-------- RECORDS FOR THE EXERCISE
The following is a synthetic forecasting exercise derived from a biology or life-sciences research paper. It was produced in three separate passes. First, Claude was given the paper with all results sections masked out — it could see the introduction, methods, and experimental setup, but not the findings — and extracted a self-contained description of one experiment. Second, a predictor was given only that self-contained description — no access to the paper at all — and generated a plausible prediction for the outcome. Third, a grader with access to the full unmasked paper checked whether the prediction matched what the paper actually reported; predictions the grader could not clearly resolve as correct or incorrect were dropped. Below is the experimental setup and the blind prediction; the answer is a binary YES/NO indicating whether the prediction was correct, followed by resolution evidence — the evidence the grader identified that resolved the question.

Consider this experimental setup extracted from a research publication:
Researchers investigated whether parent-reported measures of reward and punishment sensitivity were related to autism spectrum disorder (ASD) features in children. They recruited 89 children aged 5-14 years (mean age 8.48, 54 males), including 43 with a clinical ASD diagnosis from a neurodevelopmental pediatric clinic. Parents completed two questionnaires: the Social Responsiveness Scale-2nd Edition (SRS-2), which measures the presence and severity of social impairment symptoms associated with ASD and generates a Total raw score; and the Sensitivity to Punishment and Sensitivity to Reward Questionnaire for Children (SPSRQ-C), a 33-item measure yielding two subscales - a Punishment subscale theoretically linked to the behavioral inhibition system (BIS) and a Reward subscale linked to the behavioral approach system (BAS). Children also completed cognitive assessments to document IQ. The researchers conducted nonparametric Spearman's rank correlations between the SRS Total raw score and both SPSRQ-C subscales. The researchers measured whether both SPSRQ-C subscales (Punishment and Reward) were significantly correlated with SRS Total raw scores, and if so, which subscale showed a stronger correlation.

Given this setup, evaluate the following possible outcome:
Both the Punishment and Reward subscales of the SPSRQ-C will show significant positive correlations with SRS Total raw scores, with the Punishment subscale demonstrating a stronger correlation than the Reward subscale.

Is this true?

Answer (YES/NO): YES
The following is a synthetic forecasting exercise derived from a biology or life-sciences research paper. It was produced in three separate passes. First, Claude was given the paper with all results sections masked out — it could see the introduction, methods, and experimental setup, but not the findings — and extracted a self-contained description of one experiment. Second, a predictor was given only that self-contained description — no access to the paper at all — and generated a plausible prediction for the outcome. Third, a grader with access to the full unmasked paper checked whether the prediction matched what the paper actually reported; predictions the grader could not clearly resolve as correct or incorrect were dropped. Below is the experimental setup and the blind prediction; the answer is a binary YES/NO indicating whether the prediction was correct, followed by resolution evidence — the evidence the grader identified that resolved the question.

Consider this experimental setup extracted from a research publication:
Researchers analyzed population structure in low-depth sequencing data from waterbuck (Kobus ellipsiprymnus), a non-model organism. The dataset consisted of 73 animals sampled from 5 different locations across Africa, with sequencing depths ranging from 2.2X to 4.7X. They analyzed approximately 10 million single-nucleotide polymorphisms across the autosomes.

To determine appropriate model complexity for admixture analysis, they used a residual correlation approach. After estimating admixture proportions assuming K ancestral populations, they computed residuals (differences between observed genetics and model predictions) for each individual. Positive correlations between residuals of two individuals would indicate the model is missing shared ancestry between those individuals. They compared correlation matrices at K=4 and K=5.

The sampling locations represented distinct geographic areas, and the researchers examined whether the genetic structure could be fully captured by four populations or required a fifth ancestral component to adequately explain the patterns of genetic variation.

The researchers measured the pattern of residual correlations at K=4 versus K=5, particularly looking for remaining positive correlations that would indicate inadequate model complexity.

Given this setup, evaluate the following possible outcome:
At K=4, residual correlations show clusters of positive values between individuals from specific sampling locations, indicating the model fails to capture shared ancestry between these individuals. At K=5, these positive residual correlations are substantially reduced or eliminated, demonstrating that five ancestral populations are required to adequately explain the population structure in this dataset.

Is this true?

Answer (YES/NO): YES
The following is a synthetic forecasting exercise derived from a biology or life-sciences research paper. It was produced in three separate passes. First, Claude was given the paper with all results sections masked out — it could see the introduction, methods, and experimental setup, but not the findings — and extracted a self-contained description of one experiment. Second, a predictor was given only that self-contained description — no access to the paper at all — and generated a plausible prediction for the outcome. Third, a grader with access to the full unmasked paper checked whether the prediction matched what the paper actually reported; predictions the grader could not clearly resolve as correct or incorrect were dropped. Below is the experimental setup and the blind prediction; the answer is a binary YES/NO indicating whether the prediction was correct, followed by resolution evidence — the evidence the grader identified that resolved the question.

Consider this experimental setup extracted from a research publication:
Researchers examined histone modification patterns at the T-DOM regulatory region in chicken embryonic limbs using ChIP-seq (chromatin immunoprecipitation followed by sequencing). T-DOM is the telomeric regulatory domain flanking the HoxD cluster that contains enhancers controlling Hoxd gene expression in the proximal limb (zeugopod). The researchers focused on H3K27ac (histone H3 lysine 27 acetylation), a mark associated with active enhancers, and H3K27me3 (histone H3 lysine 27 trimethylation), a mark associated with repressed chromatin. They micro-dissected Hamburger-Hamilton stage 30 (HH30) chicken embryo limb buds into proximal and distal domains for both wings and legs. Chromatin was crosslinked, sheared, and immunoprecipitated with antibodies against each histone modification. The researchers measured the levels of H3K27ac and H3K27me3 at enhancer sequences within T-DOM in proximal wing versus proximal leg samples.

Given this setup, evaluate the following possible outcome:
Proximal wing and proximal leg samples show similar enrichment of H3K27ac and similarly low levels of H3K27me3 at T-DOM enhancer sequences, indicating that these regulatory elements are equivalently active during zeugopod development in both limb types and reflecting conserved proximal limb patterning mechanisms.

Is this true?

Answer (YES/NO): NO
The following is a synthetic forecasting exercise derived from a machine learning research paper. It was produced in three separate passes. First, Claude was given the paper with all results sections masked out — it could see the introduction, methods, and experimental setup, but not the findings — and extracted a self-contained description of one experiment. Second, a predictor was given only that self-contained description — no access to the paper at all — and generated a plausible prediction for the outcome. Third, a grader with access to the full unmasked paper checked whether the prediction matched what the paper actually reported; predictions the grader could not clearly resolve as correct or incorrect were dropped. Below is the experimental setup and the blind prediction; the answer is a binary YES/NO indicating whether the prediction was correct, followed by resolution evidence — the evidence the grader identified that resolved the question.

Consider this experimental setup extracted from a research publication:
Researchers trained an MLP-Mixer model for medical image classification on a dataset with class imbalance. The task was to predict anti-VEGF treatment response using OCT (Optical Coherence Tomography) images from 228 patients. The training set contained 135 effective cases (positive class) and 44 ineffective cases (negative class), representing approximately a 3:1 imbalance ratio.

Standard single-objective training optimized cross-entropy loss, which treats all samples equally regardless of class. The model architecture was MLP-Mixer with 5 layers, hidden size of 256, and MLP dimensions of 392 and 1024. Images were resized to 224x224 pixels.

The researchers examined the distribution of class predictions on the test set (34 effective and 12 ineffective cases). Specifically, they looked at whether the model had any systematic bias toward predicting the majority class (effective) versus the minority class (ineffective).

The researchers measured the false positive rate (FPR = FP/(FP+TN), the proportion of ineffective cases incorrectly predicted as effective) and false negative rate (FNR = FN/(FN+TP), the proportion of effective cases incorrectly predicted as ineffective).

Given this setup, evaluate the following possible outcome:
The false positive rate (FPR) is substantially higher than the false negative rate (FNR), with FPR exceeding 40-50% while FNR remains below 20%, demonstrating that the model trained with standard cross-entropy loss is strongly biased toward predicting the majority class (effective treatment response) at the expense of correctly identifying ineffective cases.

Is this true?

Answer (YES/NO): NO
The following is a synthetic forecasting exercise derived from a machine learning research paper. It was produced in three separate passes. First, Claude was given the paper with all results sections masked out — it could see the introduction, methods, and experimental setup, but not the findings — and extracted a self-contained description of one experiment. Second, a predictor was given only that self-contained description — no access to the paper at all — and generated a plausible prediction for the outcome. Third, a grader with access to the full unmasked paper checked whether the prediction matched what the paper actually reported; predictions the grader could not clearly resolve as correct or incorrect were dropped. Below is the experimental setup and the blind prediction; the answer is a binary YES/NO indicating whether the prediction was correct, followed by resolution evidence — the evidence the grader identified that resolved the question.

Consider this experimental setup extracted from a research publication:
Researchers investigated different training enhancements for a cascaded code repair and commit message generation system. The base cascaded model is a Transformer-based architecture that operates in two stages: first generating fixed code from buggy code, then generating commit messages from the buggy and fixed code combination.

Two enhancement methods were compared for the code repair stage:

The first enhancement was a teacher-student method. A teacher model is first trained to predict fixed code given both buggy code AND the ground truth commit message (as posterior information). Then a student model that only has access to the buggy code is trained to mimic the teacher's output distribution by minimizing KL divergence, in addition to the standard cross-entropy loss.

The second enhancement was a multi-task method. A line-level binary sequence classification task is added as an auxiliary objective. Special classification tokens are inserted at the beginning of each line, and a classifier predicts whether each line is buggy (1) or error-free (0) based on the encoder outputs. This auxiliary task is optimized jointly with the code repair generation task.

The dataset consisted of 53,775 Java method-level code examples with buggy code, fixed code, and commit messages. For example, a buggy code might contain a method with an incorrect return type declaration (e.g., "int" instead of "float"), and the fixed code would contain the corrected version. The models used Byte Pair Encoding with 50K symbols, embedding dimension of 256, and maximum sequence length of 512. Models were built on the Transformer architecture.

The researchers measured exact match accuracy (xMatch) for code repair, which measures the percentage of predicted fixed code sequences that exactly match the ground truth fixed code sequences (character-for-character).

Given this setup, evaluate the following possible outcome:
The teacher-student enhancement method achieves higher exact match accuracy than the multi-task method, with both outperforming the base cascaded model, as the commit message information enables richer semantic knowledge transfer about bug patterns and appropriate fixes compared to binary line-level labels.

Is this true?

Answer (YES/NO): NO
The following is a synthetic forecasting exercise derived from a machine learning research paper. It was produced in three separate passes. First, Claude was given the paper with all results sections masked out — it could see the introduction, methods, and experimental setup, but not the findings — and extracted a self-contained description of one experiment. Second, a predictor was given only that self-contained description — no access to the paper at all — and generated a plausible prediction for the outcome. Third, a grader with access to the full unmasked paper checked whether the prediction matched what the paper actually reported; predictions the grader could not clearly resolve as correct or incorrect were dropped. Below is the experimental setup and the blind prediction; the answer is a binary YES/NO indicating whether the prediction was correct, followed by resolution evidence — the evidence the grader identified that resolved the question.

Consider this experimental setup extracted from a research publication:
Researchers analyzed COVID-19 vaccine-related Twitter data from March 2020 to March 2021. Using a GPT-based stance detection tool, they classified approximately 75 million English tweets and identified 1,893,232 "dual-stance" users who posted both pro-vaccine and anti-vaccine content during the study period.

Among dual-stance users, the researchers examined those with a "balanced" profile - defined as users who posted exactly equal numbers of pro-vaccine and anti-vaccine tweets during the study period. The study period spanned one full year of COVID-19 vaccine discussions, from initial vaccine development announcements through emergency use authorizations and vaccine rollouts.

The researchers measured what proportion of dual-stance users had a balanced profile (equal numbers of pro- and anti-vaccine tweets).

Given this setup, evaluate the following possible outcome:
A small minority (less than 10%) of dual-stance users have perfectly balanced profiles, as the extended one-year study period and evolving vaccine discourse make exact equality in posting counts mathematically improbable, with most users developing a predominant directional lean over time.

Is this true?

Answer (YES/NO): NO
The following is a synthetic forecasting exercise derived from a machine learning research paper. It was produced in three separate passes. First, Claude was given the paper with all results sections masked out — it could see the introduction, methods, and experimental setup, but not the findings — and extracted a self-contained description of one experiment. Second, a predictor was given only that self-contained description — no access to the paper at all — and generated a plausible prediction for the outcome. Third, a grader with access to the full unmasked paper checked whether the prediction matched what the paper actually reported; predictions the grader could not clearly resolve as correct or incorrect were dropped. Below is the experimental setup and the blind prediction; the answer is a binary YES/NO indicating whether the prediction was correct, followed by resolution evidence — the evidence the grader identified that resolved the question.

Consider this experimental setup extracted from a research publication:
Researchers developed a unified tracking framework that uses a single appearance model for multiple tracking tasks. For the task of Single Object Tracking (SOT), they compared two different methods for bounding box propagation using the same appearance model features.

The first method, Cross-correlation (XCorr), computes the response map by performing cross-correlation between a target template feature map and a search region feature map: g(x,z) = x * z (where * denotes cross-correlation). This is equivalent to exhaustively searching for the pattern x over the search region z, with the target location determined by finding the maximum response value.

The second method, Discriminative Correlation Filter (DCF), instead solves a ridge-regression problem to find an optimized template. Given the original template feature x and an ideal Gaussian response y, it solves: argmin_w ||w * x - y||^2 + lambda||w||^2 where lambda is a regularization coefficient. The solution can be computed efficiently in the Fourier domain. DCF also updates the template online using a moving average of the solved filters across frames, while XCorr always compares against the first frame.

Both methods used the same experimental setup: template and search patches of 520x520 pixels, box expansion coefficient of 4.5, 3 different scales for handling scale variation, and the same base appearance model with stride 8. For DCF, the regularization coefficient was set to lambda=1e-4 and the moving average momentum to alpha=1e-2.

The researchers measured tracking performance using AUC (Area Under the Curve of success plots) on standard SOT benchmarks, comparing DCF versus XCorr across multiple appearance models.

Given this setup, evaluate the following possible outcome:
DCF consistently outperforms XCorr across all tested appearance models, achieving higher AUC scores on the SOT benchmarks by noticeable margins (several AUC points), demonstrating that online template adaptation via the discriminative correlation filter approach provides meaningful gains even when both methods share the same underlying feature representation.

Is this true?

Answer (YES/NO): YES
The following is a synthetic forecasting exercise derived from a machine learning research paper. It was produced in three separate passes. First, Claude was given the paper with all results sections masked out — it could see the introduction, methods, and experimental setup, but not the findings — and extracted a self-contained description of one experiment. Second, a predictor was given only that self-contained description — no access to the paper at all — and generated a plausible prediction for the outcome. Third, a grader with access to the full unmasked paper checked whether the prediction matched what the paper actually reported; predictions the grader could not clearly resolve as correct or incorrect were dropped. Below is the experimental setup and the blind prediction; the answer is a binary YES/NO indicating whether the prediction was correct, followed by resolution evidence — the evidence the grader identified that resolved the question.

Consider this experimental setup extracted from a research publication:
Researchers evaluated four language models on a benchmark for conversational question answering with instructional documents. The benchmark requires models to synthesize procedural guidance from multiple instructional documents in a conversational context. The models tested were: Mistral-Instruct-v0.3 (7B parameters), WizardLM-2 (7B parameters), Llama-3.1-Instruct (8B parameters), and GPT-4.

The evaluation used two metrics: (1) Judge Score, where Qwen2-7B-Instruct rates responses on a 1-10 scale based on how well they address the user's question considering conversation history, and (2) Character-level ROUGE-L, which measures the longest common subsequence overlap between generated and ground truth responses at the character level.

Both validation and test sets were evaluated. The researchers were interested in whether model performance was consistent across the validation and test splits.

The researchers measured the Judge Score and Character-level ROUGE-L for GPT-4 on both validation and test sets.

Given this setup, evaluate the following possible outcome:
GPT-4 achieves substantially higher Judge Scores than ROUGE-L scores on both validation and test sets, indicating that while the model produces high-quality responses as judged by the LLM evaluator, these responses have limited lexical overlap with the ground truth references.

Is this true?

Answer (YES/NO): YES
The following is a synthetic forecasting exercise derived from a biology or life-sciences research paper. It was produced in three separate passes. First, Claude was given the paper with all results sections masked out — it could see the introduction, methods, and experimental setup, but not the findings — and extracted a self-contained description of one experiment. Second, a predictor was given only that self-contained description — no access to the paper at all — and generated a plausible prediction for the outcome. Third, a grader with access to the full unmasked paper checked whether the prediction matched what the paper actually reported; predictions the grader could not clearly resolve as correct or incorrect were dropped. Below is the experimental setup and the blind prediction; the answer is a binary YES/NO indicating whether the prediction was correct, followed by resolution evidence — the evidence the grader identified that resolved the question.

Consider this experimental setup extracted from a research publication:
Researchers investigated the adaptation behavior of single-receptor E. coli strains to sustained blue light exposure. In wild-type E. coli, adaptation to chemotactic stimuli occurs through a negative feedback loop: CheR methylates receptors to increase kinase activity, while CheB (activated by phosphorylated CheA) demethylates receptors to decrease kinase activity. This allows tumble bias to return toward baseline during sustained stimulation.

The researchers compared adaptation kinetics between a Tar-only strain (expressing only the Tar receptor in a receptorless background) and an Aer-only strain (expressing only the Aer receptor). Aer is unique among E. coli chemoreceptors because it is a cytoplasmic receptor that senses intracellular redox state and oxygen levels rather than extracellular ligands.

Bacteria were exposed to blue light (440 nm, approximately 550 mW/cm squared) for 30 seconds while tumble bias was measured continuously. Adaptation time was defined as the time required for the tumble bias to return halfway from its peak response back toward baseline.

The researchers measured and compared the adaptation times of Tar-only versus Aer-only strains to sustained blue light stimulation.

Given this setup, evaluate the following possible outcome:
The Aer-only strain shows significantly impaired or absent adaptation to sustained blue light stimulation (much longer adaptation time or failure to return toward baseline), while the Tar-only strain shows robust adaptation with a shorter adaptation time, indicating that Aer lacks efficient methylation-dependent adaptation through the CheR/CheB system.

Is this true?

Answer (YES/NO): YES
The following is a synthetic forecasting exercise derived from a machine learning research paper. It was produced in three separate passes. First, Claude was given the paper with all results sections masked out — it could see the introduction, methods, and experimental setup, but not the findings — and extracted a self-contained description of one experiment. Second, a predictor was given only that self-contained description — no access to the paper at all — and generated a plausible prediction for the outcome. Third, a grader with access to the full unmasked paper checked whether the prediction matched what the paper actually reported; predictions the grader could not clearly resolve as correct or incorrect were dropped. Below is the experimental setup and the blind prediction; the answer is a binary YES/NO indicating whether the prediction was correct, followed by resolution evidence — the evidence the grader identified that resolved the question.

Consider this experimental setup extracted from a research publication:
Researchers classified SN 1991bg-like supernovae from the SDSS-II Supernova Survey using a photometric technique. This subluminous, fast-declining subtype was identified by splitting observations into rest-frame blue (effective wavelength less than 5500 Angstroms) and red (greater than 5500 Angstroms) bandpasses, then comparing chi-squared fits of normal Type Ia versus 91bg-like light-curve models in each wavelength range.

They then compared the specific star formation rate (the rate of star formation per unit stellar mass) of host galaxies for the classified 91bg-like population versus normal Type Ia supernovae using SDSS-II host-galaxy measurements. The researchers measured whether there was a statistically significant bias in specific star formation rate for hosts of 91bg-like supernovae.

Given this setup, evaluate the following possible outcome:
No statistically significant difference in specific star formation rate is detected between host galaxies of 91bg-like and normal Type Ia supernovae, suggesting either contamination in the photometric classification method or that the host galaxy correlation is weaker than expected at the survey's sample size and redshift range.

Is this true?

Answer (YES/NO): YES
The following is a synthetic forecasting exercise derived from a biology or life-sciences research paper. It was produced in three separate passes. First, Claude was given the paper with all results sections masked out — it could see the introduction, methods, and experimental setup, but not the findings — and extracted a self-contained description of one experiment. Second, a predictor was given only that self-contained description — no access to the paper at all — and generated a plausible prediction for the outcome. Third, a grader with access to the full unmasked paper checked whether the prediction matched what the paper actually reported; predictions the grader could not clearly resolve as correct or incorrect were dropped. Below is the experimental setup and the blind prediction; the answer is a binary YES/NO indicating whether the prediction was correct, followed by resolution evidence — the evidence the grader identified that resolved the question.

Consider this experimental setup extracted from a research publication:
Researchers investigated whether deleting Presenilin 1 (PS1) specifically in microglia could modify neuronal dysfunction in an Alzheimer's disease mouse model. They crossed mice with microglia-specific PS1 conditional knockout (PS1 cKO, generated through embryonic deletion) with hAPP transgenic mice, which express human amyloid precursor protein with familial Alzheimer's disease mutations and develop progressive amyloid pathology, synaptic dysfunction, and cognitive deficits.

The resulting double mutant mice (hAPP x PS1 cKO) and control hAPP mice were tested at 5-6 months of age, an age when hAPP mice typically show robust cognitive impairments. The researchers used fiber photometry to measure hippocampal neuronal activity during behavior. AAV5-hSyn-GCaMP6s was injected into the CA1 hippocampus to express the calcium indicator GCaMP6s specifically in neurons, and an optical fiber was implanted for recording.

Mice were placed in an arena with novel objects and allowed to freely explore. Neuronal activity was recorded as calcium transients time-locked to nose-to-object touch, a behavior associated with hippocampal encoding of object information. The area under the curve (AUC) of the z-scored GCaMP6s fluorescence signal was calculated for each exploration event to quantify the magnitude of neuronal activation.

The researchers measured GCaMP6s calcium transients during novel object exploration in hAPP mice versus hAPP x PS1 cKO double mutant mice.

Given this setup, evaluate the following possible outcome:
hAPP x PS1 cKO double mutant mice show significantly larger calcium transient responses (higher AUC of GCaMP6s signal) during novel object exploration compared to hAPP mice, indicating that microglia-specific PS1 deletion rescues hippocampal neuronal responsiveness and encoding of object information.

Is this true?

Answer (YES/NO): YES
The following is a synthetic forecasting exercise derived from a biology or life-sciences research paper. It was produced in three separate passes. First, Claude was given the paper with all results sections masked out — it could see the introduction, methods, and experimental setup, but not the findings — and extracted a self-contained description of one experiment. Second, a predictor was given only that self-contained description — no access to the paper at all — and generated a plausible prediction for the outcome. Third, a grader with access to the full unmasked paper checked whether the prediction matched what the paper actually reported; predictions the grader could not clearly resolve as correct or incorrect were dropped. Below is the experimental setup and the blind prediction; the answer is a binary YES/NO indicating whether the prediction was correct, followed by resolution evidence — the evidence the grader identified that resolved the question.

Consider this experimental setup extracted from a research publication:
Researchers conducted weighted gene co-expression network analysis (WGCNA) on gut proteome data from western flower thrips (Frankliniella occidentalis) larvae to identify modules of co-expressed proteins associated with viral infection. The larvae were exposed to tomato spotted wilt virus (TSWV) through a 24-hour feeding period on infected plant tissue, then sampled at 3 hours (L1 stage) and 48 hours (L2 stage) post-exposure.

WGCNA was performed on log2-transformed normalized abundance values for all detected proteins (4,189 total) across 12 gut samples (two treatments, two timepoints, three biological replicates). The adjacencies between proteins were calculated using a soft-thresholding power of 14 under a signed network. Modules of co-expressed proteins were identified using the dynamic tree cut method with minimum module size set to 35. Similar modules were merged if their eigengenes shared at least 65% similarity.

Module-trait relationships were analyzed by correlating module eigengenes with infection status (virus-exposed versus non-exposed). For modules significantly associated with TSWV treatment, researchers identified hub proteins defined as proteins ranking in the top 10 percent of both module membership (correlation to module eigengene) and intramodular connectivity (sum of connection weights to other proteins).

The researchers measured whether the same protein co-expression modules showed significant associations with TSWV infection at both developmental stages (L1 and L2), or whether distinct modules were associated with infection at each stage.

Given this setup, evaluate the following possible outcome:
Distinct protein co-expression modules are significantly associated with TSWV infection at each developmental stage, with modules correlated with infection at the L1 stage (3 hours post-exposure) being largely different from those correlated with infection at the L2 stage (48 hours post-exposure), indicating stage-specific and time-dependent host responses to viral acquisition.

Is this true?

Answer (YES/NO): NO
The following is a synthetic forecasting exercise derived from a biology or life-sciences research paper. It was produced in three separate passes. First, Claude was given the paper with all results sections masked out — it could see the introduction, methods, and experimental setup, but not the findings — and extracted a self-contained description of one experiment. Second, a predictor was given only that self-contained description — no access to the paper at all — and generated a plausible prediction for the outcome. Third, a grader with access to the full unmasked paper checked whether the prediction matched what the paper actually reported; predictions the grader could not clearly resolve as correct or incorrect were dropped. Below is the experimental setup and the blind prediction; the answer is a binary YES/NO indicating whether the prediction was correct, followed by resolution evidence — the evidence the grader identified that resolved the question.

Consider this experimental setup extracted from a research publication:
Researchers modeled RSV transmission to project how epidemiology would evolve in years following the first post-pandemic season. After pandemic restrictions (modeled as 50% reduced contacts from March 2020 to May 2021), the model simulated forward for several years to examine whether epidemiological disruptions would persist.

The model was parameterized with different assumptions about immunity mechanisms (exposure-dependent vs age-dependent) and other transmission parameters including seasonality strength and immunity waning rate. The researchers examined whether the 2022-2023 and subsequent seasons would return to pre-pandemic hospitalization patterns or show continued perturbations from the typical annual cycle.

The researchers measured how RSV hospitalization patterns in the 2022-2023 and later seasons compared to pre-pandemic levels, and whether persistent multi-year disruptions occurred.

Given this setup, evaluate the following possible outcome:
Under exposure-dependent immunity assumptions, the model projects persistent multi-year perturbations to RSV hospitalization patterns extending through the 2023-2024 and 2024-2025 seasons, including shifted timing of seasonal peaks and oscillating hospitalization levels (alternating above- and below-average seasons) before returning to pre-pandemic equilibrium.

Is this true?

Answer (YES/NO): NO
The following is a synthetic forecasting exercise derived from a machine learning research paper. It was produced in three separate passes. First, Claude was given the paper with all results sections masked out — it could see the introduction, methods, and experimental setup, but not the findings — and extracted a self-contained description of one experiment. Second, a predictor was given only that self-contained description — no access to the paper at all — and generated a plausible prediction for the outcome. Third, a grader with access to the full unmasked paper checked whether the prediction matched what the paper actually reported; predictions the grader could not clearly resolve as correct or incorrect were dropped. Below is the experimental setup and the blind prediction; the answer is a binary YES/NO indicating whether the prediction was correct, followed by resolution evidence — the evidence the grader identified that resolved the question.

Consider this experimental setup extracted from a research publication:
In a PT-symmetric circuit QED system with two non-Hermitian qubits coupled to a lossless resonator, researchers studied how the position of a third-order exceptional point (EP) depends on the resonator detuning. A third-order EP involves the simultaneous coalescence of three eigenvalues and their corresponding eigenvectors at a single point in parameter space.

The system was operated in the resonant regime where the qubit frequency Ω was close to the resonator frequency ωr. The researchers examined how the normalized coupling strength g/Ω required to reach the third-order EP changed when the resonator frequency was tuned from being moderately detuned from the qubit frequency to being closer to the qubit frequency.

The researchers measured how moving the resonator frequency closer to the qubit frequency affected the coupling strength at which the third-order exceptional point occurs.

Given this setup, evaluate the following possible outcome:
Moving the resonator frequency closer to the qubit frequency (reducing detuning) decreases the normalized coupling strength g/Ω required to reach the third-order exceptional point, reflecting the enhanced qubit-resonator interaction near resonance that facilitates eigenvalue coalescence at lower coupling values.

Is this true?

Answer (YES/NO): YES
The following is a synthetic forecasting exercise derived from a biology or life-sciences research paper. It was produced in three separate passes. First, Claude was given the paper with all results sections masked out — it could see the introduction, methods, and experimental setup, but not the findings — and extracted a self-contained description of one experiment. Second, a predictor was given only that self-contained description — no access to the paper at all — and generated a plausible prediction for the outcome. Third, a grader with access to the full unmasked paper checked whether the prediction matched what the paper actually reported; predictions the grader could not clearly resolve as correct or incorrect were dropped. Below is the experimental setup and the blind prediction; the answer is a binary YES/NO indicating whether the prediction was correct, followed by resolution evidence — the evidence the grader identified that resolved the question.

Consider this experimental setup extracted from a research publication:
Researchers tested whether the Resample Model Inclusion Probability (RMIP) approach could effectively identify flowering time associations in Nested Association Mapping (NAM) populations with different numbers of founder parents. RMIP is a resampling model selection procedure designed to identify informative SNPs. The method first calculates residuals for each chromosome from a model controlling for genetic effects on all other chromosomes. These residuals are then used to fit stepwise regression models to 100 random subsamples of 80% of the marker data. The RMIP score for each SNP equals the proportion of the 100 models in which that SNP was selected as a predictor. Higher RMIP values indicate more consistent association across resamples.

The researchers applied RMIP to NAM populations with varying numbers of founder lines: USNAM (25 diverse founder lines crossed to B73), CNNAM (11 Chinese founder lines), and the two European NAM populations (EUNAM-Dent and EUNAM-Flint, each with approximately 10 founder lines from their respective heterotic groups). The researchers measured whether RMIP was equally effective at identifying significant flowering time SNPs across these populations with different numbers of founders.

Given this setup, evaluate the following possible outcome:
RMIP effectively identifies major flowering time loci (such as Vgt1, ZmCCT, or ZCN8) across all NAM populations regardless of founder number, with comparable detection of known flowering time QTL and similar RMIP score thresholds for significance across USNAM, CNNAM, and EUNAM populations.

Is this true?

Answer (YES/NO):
----------------
PROBLEM REQUIREMENTS>
Lines containing the word "strains" are to be pulled from the records and copied.

EXERCISE SOLUTION>
Researchers investigated the adaptation behavior of single-receptor E. coli strains to sustained blue light exposure. In wild-type E. coli, adaptation to chemotactic stimuli occurs through a negative feedback loop: CheR methylates receptors to increase kinase activity, while CheB (activated by phosphorylated CheA) demethylates receptors to decrease kinase activity. This allows tumble bias to return toward baseline during sustained stimulation.
The researchers measured and compared the adaptation times of Tar-only versus Aer-only strains to sustained blue light stimulation.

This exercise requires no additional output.